--- SUPPLIED PASSAGE ---
- North American cover art, featuring (from left to right) Sub-Zero, Raiden, Shinnok, Kitana, Scorpion, Jade, Quan Chi and Shao Kahn
- Developer: NetherRealm Studios
- Publisher: Warner Bros. Games
- Series: Mortal Kombat
- Platforms: Android; iOS;
- Release: October 17, 2023
- Genres: Action-adventure, beat 'em up, role-playing
- Modes: Single-player, multiplayer

= Mortal Kombat: Onslaught =

2023 mobile video game

Mortal Kombat: Onslaught was a 2023 action-adventure beat 'em up role-playing video game, developed by NetherRealm Studios, released worldwide in 2023 and shut down on October 21, 2024, following the closure of the company's mobile division. A spin-off of the Mortal Kombat franchise, it is the fourth installment to not be a fighting game and combines the combat gameplay with a full cinematic storyline, reminiscent of free-to-play mobile multiplayer online battle arena games.

Developer Ed Boon stated about the development of the game, "We are pushing the boundaries of Mortal Kombat to allow players to experience the franchise in new ways, while still staying true to its core visceral nature... With Mortal Kombat: Onslaught, we reimagined Mortal Kombat into a strategic team-based collection [role-playing game] with fast-paced, group melee combat that both new and existing fans can enjoy."

The game began location testing on October 31, 2022. It was shut down on October 21, 2024, as had been announced in July following the reported closure of the company's mobile division.
--- DATA SECTION ---
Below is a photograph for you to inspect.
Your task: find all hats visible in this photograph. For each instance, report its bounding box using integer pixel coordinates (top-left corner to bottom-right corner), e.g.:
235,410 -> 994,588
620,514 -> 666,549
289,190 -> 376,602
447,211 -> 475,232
---
--- DATA SECTION ---
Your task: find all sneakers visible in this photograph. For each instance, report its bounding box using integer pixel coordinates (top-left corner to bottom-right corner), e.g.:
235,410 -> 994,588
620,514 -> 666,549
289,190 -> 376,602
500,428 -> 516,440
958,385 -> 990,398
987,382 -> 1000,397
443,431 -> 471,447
---
TASK 1 —
Answer these questions using the Mortal Kombat: Onslaught article:
(a) Which company published the game?
(b) On what date did location testing of the game begin?
(c) On what date was the game shut down?
TASK 2 — List every character that the Mortal Kombat: Onslaught article names as appearing on the North American cover art.

YOUR RESPONSE 1 —
(a) Warner Bros. Games
(b) October 31, 2022
(c) October 21, 2024

YOUR RESPONSE 2 — Sub-Zero, Raiden, Shinnok, Kitana, Scorpion, Jade, Quan Chi, Shao Kahn